Quando eu cheguei em Curitiba, procurei um hotel barato, mas nem imaginava o que iria encontrar. O hotel estava com a janela quebrada, o recepcionista estava armado.
Quando entrei no quarto, não tive dúvidas: "Não há a menor chance de um ladrão entrar aqui" - pensei.
Alem de correntes na janela do quarto, havia uma cerca eletrificada. Como eu estava no último andar, imaginei o destino do larápio que tentasse invadir a minha privacidade.
Levando em conta que, na última vez em que eu estive em Londrina, o meu quarto foi invadido três vezes, não está ruim.
Na terceira vez, deixei a web cam ligada, voltada para a janela. Peguei o cara no flagra.
Antes ele já havia invadido o quarto pela janela do banheiro.
Os trombadinhas de Londrina são menos perigosos que os trombadinhas de Curitiba.
Na rodoviária de Londrina, é impossível não conhecer alguma gangue de trombadinhas; na rodoviária de Curitiba, eles andam armados - Até dois anos atrás, não havia policiamento, só um guarda idiota.
Eu avisei a menina que estava comigo: "Esconda os documentos, o dinheiro, o resto deixe que ele leve."
Foi como se eu nem tivesse avisado, o segundo bandido levou tudo. É, porque o primeiro eu acertei a cabeça dele, quando ele estava tentando pegar a bolsa de uma velhinha.
Não demorou muito para que um novo grupo se organizasse e voltassem armados.

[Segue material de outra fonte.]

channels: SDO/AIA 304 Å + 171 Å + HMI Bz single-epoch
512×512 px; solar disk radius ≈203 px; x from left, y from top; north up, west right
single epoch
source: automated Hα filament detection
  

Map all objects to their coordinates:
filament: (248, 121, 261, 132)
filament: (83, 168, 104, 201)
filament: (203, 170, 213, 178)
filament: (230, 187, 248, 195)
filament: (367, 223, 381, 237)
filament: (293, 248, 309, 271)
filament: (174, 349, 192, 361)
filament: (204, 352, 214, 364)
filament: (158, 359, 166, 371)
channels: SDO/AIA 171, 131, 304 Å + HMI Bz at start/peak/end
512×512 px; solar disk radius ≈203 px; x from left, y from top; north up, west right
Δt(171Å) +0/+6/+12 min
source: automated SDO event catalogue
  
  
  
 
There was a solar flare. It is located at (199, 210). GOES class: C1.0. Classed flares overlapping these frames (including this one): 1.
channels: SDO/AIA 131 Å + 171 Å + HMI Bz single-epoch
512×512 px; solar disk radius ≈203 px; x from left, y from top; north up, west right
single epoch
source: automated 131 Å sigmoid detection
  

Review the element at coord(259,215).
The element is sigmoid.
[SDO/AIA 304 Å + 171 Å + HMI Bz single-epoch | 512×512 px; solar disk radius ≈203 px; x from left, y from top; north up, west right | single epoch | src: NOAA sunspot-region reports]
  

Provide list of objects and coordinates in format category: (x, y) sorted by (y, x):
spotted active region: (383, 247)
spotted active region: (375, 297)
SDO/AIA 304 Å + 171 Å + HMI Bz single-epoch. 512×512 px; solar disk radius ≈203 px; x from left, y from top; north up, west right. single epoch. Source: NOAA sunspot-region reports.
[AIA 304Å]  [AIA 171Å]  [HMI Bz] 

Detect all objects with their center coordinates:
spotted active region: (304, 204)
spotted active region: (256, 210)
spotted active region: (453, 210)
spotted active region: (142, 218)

Além de ter de comprar a passagem da menina, ainda fui confundido pelo maldito guarda da rodoviária. Pior para ele.
Hospital de pobre pode ser identificado pela quantidade de filas. Há filas para triagem, filas para informação, filas para consulta, filas de espera de pessoas que estão esperando outras pessoas que estão em filas de espera para poderem serem consultados.
Quando eu perguntei para um velhinho porque ele não trazia uma cadeira, ele disse que o vigia não permitia. "Ele me disse que aqui não é lugar para vagabundo" - respondeu.
Um amigo meu pagou um plano de previdência privada muito especial - Aposentadoria com quinze anos de pagamento.
Quando faltava um ano para terminar, procurou o banco. Foi informado que o tal plano tinha falido.
"Está bem, o plano faliu, mas o banco não." - Insistiu
"É, mas o banco é separado da empresa que administra o fundo de previdência" - Respondeu o atendente.
"Então, porque o fundo de previdência tem o mesmo nome do banco?" - perguntou.
"O Senhor vai me desculpar, mas essa informação nós não temos." - Respondeu o funcionário do banco.
Notem que estamos falando de previdência privada, não me perguntem sobre a pública. A pública é sempre pior que a privada.